I noticed when using previous_response_id, every call to response create returns the same response id. Which is more evidence the response id is like a thread id, not an id for a specific response call. It’s not clear what the expected/correct behavior is.
As for the tool call issues - I’d have to see if I can create a same project for that. I was hoping the very smooth and reliable tool + prompt behavior I got with the completions API would work as-is with the responses API, but the behavior is very different (neither smooth nor consistent), and even prompt changes didn’t fix what appear to be overly eager (and incorrect) model tool calls.
A previous response ID is just that: all the input messages and the latest assistant message that was output.
When you reuse a response ID the first time, your input is being appended onto that to receive a new output and a new response ID.
To have a conversation, you must continue updating the response ID that you are running the latest input against. Otherwise, you are creating a branch of the conversation in a different direction by reusing an earlier response ID as a starting point.
You have two ways to add a “developer” message:
As the very first message that accompanies and precedes the user input when starting a session, that you do not send again;
As an “instructions” field that you must send in every API request.

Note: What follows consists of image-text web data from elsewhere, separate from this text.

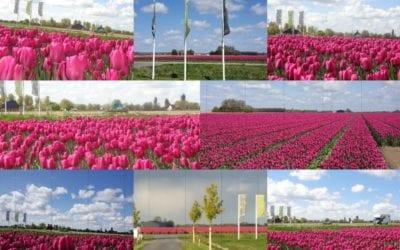 Tulpenveld tegenover Camping De Lage Werf.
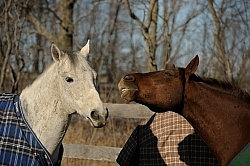 Biting Other Horses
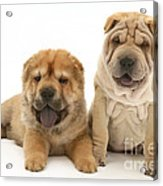Young Dogs Acrylic Print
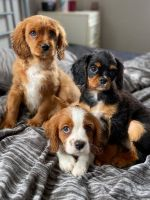 Cavalier King Charles Spaniel Puppies for sale in Michigan Ave, West Bloomfield Township, MI 48324, USA. price: NA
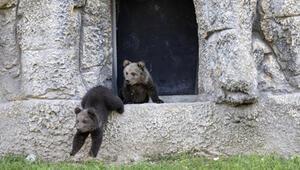 Yavru boz ayılar, doğa parkının maskotu oldu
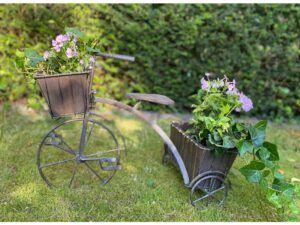La Vida Plantecykel i jern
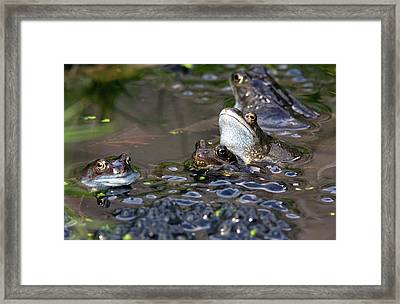 Common Frogs Mating Amongst Frogspawn Framed Print by Bob Gibbons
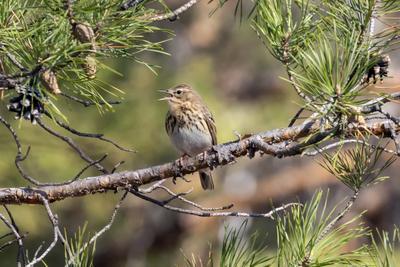 Конёк лесной Конёк лесной птицы птица пернатые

With the former, you must end the conversation when the context grows too large and throws an error (the default). Using “truncation”:“auto” to discard messages when you are beyond the 128k, 256k, or 1000k of a model’s input makes no promise that any special messages in the list are kept, and at that point…you are paying $2 for the input portion of every new API call on gpt-4.1 which also is not great.
You might be deceived about “tool” calls, because internal tools like web_search injects its own system message after the results are returned as the most recent message that destroys any developer application.